[begin Source material]

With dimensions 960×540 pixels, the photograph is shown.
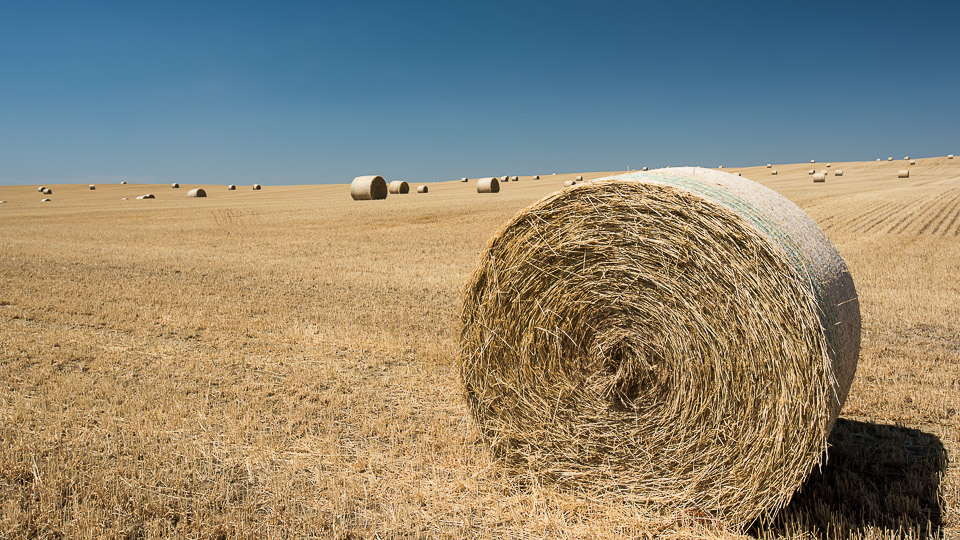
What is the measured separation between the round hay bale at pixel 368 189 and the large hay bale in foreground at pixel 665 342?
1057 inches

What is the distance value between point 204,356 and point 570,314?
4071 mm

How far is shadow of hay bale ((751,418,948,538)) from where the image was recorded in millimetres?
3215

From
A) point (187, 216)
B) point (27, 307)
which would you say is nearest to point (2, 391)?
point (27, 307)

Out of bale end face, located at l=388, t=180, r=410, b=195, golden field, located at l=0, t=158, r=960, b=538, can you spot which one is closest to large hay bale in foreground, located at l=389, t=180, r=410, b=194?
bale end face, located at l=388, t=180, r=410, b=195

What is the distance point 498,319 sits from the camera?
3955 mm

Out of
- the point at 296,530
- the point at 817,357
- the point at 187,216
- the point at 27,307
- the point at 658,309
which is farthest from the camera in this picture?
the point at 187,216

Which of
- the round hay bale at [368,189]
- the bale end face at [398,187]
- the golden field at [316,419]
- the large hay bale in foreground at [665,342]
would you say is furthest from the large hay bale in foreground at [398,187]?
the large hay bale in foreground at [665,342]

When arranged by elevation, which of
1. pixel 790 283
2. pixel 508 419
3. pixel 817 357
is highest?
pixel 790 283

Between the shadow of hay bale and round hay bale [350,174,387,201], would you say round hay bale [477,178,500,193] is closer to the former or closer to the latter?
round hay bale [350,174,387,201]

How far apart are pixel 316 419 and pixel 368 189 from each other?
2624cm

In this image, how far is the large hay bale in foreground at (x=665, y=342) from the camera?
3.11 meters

[end Source material]
[begin Source material]

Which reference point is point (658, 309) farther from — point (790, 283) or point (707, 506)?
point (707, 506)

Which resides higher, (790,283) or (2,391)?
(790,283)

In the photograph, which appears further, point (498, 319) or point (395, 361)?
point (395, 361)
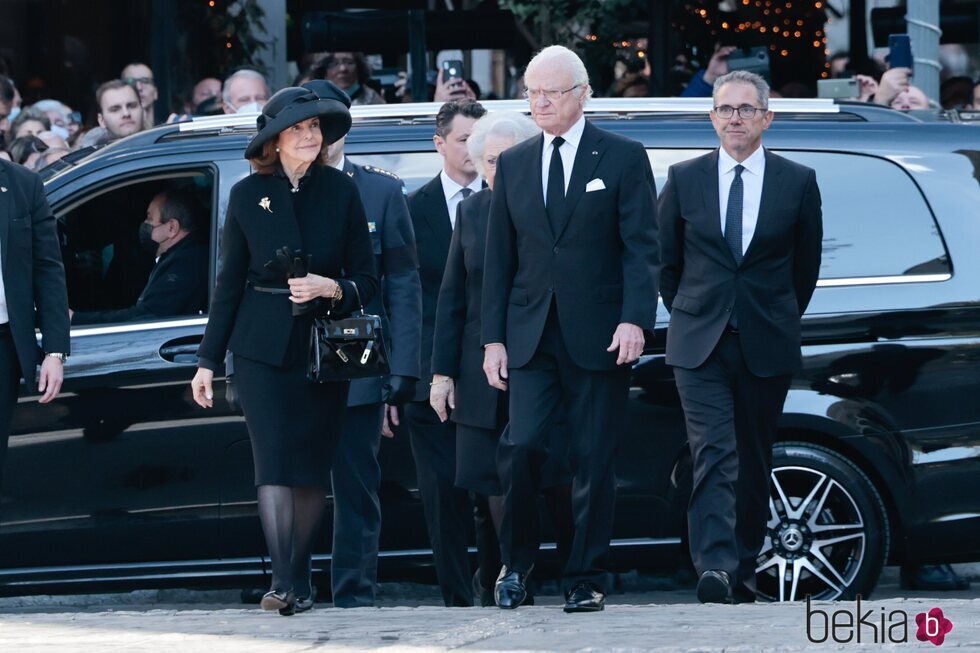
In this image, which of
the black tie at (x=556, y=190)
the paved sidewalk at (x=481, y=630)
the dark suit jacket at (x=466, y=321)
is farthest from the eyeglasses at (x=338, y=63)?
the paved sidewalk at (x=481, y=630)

[end Source material]

▶ **Set exercise**: Present the data from the line with "In this image, how" up to and including the line with "3.11 meters" as a Markdown table with the columns Number and Record line, one row per line, leaving out blank lines.

▶ **The output**:
| Number | Record line |
|---|---|
| 1 | In this image, how far is the large hay bale in foreground at (x=665, y=342) from the camera? |
| 2 | 3.11 meters |